Inflation causing price rising up, overvalued stock or funds, consumer purchasing power reducing concept, air balloon tied with product price tag flying high rising up in the sky.
Nuthawut Somsuk

Inflation should ease later in 2022 but don’t count on the 10-year rate to stay below 3%, a fixed income expert suggested Thursday.

“It has been extraordinary, what has been going on in the interest rate and inflation markets over the past 12 to 18 months,” said Raman Srivastava, global chief investment officer at Great-West Lifeco Inc. “Around this time last year, the rhetoric was completely different.”

Statistics Canada reported that inflation hit 6.7% in March. The Bank of Canada raised its benchmark rate to 1% from 0.5% earlier this month, and governor Tiff Macklem said last week that he won’t “rule anything out” regarding future rate announcements.

Federal Reserve chairman Jerome Powell said a 50-basis-point hike is possible at next week’s policy announcement.

During a Canada Life webcast on Thursday, Srivastava suggested that last year central banks were basing monetary policy on temporary inflation from transitory factors, such as supply chain disruptions and spikes in demand as Covid-19 lockdowns started to ease.

The danger is that if central bankers miscalculated and “let that inflation genie emerge from the lamp, it’s hard to squish it back in,” he said.

“Fast forward to today and I think many central banks have recognized that there has been a miscalculation. Inflation has not been transitory. And now central banks find themselves behind the curve, trying to crush that genie back into the lamp,” Srivastava said.
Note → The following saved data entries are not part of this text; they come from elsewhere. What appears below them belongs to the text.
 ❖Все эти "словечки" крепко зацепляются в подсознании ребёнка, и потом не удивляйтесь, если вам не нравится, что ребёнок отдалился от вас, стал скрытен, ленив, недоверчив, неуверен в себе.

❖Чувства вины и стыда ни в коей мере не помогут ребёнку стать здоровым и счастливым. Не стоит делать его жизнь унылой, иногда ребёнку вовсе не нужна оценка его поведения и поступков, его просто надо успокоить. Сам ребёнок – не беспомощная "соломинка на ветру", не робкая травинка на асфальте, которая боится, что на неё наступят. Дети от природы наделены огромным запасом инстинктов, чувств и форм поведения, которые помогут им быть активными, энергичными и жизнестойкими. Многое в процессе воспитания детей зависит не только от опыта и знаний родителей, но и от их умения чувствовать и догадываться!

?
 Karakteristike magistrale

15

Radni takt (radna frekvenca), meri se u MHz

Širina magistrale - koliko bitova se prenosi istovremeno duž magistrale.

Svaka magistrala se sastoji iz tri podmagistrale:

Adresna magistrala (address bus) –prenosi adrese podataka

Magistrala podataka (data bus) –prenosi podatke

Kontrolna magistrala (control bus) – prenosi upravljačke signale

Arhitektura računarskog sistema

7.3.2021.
With markets pricing in multiple interest rate hikes for 2022, the real question, he said, is where do we go from here?

He expects inflation on goods will begin to subside this year as supply chains return to normal and consumers’ pent-up demand eases.

If there’s no further uptick in wages or service inflation, central banks could successfully tame inflation, he said.

Markets have priced in a 10-year interest rate around 3% “for the foreseeable future,” Srivastava said, but he thinks that may be too low.

The market may not be accounting for other drivers of inflation, among them baby boomers who retire and start spending their savings, he said.

“To me the risk is, if you look out over the medium term, the central banks think they have declared victory on inflation, but really that 3% [10-year rate] is too low a number,” he said. “If you remember, interest rates were 6% back in the early 2000s.”